Taking care of the Bedouin is not only a humanitarian issue. The Bedouin of northern Sinai are a cause of concern to the Egyptian government because of their proximity to Gaza and their active participation in smuggling goods and weapons through the tunnels.

On the other hand, the decision by the Egyptian government to build an iron wall between Gaza and Sinai is of great concern to the Bedouin. In northern Sinai there are tens of thousands of Bedouin without any regular sources of livelihood and with a failing Egyptian school system that does not nurture the Bedouin heritage. Smuggling to Gaza serves as a vital economic base that is now about to be receive a fatal blow.

The tense relationship between the Egyptian authorities and the Bedouin began in 2004, after terrorist attacks in Taba, when thousands of Bedouin were arrested on suspicion of helping the attackers.

Close military supervision was imposed at the time on their areas of residence in the north and south of Sinai, and later many of the Bedouin lost their "traditional" jobs as guides and drivers, who were replaced by Egyptian citizens from Cairo and Alexandria encouraged by the authorities to move to Sinai.

Three years later, in 2007, there was a major uproar in El Arish when the Bedouin set fire to the headquarters of the ruling party and burned pictures of Egyptian President Hosni Mubarak, amid claims of discrimination and abuse.

Osama bin Laden deputy Ayman Zawahiri also tried to exploit the tension and lack of trust between the Sinai Bedouin and the Egyptian regime, calling on the Bedouin to rebel against the government and to cooperate with Hamas.

Slowly but surely things calmed down, until last week when some Bedouin killed an Egyptian officer and soldier when they tried to arrest a Bedouin who was suspected of smuggling. The Egyptian authorities are looking for the murderers, and the Bedouin are angry again.

Egypt has no ready solution to the economic problems of the Bedouin, which will worsen over time with the construction of the iron wall, and even Mubarak's interest in their situation will not lead to the swift construction of houses or other flood recovery efforts.

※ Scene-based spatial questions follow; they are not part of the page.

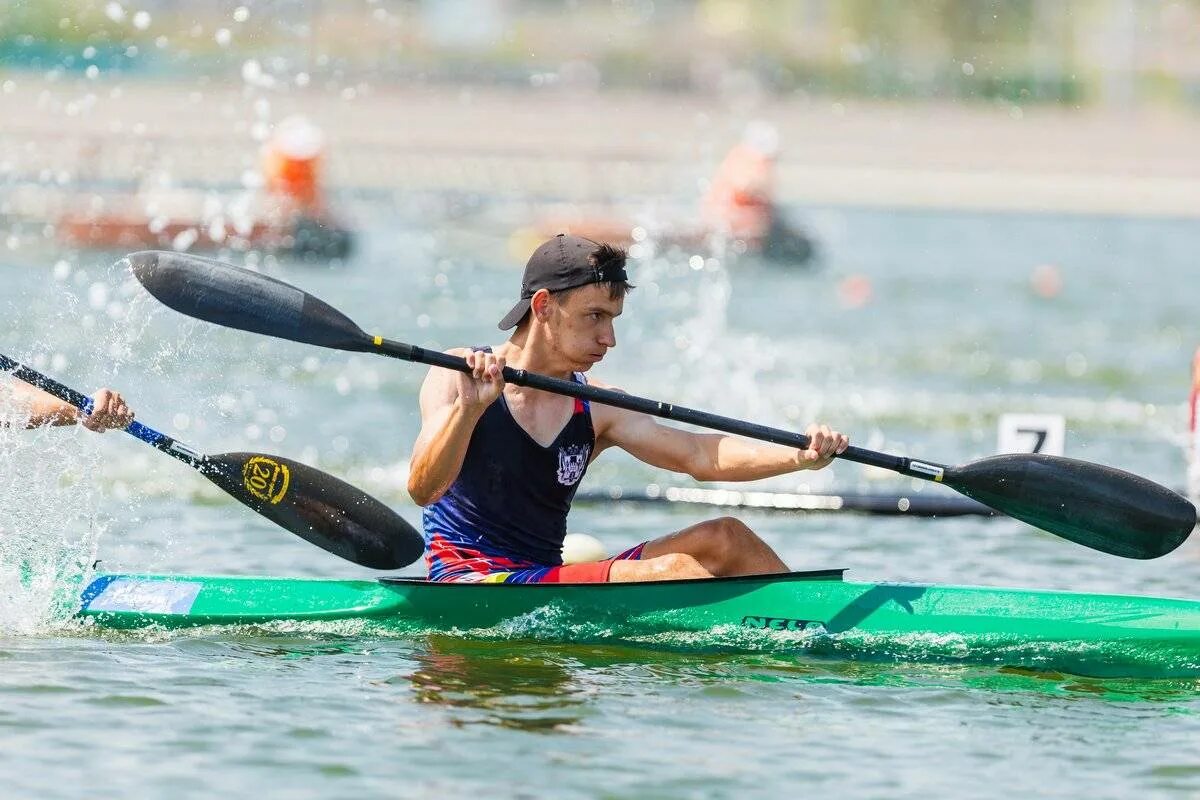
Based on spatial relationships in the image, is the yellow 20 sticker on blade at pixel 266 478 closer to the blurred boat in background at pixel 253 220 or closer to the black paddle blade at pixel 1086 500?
the black paddle blade at pixel 1086 500

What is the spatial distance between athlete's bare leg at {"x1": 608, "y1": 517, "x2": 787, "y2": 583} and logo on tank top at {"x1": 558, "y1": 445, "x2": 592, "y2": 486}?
37 cm

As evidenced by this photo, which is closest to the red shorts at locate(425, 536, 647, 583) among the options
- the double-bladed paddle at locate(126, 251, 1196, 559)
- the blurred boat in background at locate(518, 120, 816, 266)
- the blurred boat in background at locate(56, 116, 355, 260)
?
the double-bladed paddle at locate(126, 251, 1196, 559)

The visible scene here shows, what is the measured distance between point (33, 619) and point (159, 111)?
102 ft

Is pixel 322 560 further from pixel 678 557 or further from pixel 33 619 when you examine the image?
→ pixel 678 557

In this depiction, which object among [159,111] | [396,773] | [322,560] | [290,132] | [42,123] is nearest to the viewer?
[396,773]

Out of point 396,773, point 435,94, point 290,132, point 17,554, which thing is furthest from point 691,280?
point 435,94

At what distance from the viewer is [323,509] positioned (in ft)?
25.4

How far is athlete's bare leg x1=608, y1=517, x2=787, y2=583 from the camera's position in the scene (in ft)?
23.7

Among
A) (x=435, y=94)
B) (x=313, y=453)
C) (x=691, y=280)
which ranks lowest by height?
(x=313, y=453)

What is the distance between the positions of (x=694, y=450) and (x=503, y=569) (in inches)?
33.5

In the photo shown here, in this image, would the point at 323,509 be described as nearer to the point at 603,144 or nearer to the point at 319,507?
the point at 319,507

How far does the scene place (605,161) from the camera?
34969 mm

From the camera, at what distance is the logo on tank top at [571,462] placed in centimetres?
718

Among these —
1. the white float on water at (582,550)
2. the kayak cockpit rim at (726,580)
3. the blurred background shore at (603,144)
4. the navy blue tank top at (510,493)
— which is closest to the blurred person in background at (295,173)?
the blurred background shore at (603,144)
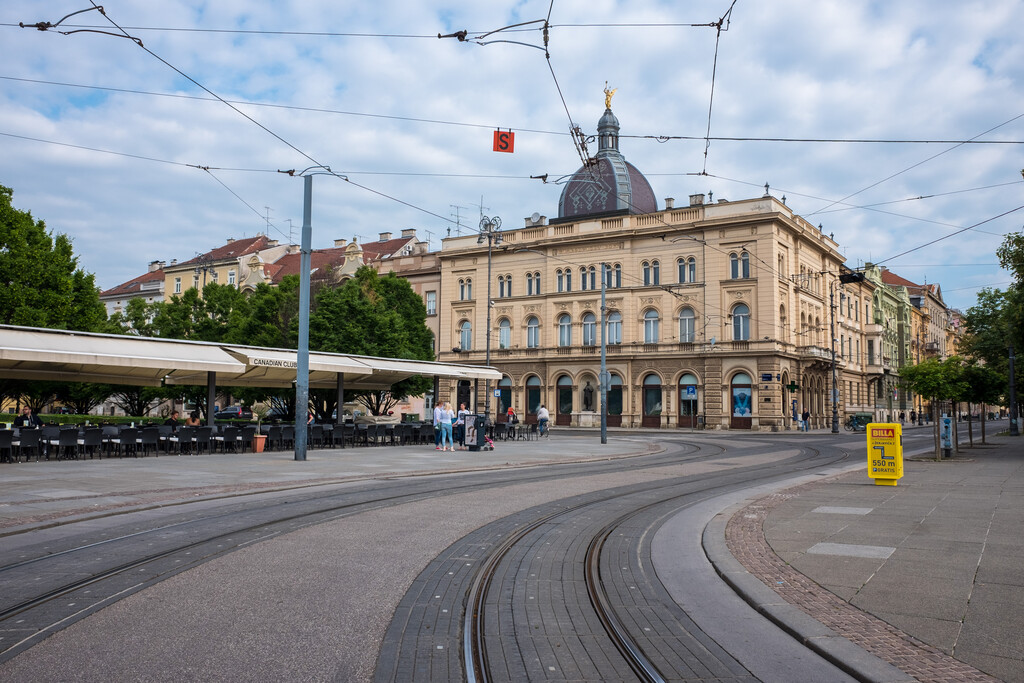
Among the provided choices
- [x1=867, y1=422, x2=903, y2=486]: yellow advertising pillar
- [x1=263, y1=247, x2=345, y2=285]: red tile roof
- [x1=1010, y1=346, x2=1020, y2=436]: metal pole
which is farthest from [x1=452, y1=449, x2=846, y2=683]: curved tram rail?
[x1=263, y1=247, x2=345, y2=285]: red tile roof

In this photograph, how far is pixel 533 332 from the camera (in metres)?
63.8

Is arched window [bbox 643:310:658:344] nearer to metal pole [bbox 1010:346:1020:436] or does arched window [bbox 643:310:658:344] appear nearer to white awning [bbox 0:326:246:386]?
metal pole [bbox 1010:346:1020:436]

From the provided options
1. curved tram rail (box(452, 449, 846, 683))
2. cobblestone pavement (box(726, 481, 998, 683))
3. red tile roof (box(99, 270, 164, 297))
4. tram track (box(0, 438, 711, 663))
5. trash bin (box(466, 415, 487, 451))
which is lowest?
curved tram rail (box(452, 449, 846, 683))

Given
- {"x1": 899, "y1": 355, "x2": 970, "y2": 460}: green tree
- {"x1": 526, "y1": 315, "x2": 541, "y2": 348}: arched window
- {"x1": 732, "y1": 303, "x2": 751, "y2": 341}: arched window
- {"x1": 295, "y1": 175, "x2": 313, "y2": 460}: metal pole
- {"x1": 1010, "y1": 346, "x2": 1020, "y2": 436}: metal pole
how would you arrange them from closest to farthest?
{"x1": 295, "y1": 175, "x2": 313, "y2": 460}: metal pole < {"x1": 899, "y1": 355, "x2": 970, "y2": 460}: green tree < {"x1": 1010, "y1": 346, "x2": 1020, "y2": 436}: metal pole < {"x1": 732, "y1": 303, "x2": 751, "y2": 341}: arched window < {"x1": 526, "y1": 315, "x2": 541, "y2": 348}: arched window

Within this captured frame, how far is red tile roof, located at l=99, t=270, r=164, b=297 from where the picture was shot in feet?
296

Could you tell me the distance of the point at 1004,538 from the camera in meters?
8.98

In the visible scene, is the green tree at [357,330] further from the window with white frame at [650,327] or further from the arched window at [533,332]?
the window with white frame at [650,327]

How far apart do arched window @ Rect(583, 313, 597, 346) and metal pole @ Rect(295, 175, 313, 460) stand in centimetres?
3967

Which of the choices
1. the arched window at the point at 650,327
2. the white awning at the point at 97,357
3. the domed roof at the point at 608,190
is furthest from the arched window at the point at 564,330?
the white awning at the point at 97,357

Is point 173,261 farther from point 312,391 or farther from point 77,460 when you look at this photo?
point 77,460

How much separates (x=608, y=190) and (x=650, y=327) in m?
11.3

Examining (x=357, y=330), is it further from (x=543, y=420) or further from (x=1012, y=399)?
(x=1012, y=399)

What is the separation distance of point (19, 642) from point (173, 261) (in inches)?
3772

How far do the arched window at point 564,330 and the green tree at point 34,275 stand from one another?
33.6m
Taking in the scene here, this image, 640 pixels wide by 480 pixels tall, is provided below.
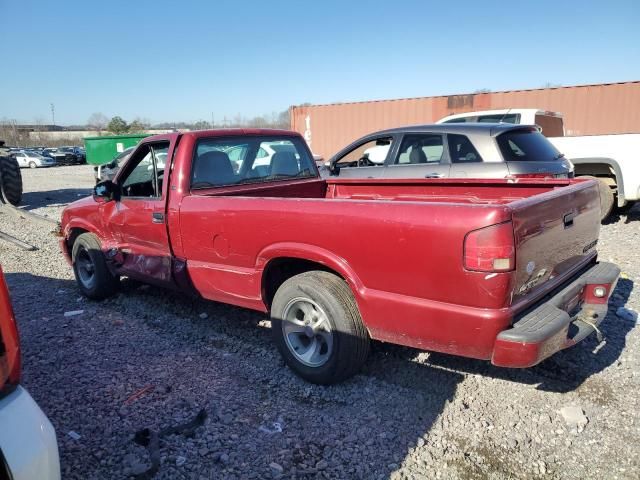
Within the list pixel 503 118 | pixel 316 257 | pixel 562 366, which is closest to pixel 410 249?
pixel 316 257

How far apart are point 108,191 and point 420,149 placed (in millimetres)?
4194

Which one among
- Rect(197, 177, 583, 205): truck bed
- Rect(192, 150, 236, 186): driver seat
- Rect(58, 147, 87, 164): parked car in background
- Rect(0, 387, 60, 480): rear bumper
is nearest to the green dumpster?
Rect(58, 147, 87, 164): parked car in background

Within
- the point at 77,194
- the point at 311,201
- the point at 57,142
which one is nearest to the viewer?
the point at 311,201

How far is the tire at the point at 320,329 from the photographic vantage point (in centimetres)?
300

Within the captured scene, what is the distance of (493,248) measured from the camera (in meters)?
2.34

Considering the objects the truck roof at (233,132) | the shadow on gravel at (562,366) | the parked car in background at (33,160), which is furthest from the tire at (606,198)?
the parked car in background at (33,160)

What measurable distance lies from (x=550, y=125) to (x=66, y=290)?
9.49 m

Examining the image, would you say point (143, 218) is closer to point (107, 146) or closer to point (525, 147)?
point (525, 147)

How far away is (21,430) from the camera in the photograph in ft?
5.21

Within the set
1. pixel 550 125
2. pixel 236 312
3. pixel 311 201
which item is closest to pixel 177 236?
pixel 236 312

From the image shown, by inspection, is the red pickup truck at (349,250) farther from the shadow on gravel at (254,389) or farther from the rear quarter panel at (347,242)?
the shadow on gravel at (254,389)

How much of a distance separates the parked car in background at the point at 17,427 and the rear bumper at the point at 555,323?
2063 mm

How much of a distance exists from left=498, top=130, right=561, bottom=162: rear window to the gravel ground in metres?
2.30

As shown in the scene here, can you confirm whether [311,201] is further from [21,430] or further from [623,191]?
[623,191]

The great fear is that extremist organizations will exploit the Bedouin's situation and will try to turn Sinai into a launching base for terrorist attacks in the region.

Get in on Lebanon's Zurich

In the "what would happen if there were peace" department, we are recommending that you try to purchase an available apartment in the excellent Faqra Club ski resort northeast of Beirut.

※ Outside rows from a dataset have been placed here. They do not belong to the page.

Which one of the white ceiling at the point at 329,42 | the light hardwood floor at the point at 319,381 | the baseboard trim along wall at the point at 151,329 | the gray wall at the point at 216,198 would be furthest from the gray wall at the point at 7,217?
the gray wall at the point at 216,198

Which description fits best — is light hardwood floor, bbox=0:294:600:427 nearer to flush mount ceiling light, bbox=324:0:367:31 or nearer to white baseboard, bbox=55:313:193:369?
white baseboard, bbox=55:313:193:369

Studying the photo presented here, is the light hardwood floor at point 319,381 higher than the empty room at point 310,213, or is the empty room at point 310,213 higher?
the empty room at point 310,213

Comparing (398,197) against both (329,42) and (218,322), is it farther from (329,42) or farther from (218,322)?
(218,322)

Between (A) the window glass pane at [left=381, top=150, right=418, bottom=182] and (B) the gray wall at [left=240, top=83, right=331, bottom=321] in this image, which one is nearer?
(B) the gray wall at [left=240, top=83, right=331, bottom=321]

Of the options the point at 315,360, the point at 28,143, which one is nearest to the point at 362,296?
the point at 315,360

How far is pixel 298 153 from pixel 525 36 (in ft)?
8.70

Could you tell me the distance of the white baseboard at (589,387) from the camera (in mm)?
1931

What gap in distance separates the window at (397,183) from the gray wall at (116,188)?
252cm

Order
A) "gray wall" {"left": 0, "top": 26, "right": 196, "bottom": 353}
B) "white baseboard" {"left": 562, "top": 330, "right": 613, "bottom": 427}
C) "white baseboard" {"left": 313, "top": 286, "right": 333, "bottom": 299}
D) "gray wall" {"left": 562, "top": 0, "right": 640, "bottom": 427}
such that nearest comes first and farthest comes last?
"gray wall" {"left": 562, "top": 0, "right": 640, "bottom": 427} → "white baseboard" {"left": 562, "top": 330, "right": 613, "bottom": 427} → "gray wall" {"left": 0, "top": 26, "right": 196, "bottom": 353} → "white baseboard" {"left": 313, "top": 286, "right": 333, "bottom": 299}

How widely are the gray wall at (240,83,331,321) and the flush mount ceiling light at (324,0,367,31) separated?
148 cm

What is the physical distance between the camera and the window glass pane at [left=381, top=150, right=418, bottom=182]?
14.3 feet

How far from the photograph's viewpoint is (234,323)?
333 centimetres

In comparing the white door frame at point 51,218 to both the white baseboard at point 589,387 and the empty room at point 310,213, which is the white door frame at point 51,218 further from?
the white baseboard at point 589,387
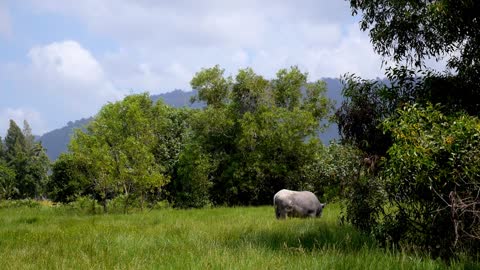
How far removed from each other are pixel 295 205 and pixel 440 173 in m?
9.47

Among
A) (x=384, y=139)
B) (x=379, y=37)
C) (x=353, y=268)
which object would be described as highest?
(x=379, y=37)

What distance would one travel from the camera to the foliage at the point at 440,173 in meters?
6.50

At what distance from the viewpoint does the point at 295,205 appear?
52.0 feet

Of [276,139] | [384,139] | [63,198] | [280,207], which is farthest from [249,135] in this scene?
[384,139]

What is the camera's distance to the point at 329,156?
95.4 ft

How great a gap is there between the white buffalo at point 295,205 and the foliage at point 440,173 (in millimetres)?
8156

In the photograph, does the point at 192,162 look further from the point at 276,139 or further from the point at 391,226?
the point at 391,226

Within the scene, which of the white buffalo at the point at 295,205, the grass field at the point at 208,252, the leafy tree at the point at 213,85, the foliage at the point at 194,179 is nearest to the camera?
the grass field at the point at 208,252

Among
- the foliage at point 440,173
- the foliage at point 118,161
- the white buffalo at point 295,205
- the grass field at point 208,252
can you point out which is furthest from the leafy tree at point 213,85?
the foliage at point 440,173

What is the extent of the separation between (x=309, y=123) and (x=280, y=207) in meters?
14.9

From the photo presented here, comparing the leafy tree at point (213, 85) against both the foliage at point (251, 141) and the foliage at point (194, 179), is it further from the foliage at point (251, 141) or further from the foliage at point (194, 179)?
the foliage at point (194, 179)

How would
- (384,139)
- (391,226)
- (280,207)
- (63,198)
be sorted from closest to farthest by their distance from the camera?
(391,226)
(384,139)
(280,207)
(63,198)

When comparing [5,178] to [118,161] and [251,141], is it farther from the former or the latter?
[251,141]

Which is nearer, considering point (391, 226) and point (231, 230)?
point (391, 226)
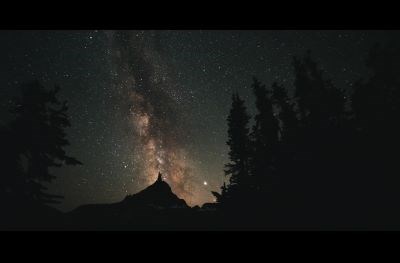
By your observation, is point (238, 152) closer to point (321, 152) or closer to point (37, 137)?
point (321, 152)

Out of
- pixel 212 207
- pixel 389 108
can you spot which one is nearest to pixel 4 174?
pixel 212 207

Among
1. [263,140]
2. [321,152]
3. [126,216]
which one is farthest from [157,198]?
[321,152]

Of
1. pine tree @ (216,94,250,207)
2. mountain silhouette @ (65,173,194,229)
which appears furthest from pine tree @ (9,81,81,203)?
pine tree @ (216,94,250,207)

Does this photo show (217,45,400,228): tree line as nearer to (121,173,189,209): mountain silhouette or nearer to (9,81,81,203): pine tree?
(121,173,189,209): mountain silhouette

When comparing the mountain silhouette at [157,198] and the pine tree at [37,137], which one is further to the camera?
the mountain silhouette at [157,198]

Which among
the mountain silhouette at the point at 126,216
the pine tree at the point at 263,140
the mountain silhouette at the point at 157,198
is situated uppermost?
the pine tree at the point at 263,140

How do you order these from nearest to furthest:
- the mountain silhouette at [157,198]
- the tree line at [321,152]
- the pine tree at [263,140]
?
the tree line at [321,152]
the pine tree at [263,140]
the mountain silhouette at [157,198]

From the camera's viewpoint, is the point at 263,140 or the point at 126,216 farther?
the point at 263,140

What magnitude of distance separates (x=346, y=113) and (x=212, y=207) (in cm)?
1854

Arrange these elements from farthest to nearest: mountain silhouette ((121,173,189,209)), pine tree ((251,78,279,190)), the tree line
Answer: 1. mountain silhouette ((121,173,189,209))
2. pine tree ((251,78,279,190))
3. the tree line

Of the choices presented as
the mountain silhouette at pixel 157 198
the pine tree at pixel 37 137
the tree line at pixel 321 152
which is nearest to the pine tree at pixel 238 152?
the tree line at pixel 321 152

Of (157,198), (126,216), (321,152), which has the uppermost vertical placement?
(321,152)

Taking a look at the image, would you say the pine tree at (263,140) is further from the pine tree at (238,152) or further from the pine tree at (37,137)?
the pine tree at (37,137)

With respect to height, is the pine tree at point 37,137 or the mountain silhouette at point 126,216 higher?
the pine tree at point 37,137
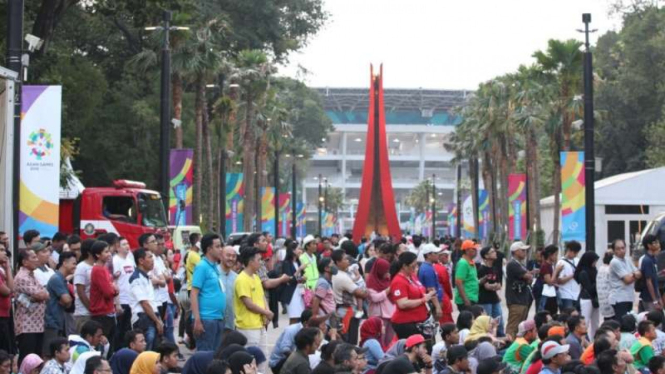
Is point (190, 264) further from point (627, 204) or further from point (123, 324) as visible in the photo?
point (627, 204)

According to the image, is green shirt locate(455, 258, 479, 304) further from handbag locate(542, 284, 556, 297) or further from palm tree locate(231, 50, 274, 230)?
palm tree locate(231, 50, 274, 230)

It's true that the prices aren't particularly cheap, between $6,000-$8,500 for a three-month season, but at least according to the club's Web site, it's worth every dollar. The snow is thick and soft, there are five ski runs at an altitude of almost 2,000 meters, a five-star hotel, one of the most luxurious in the area, a swimming pool and a tennis court, and mainly, an area of quiet and beauty far from the city.

The tourists can rent ski equipment at the site, and an hour of private lessons cost $40 per couple. The site is fenced in and protected; it was built in 1974, and also includes villas and vacation homes whose owners automatically become members of the club.

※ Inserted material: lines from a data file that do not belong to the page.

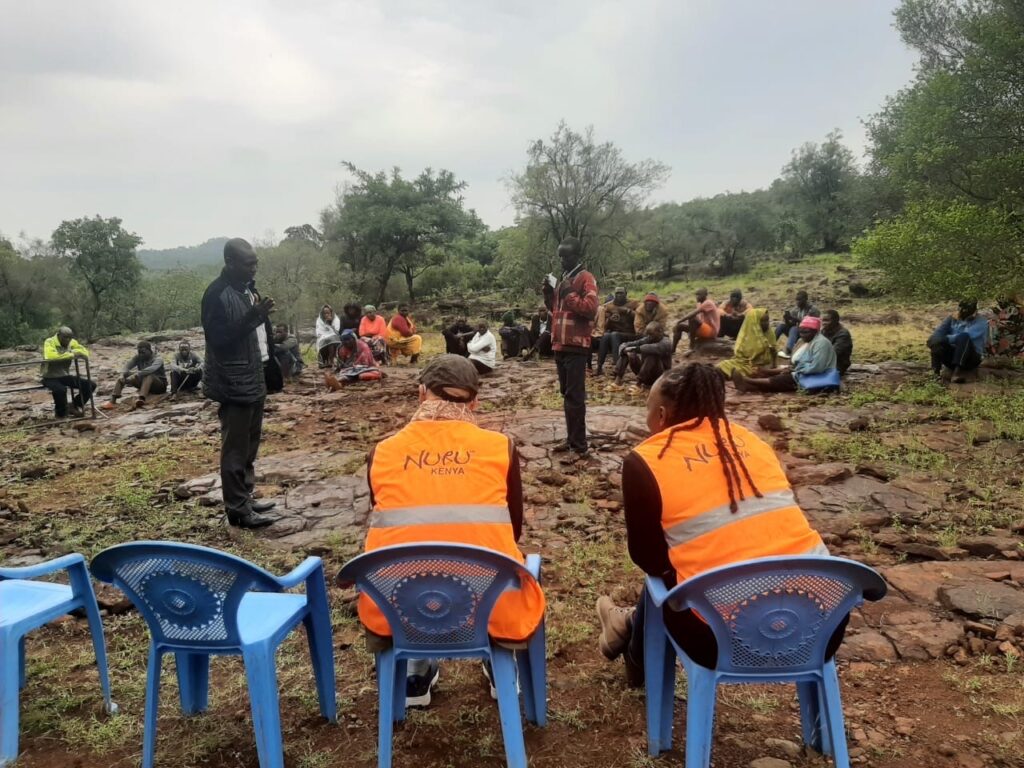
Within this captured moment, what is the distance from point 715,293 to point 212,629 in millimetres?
25462

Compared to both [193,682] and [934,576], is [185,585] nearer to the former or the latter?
[193,682]

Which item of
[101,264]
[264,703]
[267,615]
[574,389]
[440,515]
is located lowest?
[264,703]

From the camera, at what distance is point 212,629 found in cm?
200

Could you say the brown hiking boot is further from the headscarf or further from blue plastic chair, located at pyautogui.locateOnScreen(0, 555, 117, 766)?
the headscarf

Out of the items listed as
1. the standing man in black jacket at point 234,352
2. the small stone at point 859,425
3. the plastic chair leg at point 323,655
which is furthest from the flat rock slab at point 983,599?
the standing man in black jacket at point 234,352

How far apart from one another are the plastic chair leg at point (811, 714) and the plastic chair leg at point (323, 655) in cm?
159

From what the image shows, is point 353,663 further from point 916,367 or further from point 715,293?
point 715,293

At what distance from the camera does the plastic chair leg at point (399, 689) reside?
202cm

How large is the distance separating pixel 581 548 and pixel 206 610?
2414 millimetres

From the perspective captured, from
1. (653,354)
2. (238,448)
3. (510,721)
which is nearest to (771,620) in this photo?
(510,721)

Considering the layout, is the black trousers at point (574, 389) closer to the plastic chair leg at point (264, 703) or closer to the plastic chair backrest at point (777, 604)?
the plastic chair backrest at point (777, 604)

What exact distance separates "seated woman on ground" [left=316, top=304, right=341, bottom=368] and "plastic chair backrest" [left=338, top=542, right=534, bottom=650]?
10640 mm

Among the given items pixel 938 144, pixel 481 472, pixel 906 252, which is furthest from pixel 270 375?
pixel 938 144

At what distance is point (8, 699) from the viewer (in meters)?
2.11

The popular site, which is located near Kfardebian, is also a source of interest for real estate investors.

According to a real estate agent who spoke with a reporter from Lebanon's Executive magazine, the Second Lebanon War actually helped boost sales at the site as well as a plan to develop additional sites in the area.

He said that the war made people understand that in Lebanon they are living in a dangerous neighborhood and in case something happens, the area around Faqra can serve as an additional and secure home.

The result is that the prices of land and apartments in the village have skyrocketed by hundreds of percentage points in the past three years, and today stand at $1,300 per square meter of land as compared to $250 in 2003. By the summer, real estate agents anticipate the price going as high as $2,000 per square meter.

Completed apartments cost almost $4,000 per square meter, not including a swimming pool, and their price is also expected to increase. So a moment before we embark on another war in Lebanon or Syria, maybe we can get advance warning so there will be enough time to buy a few dunams in Faqra.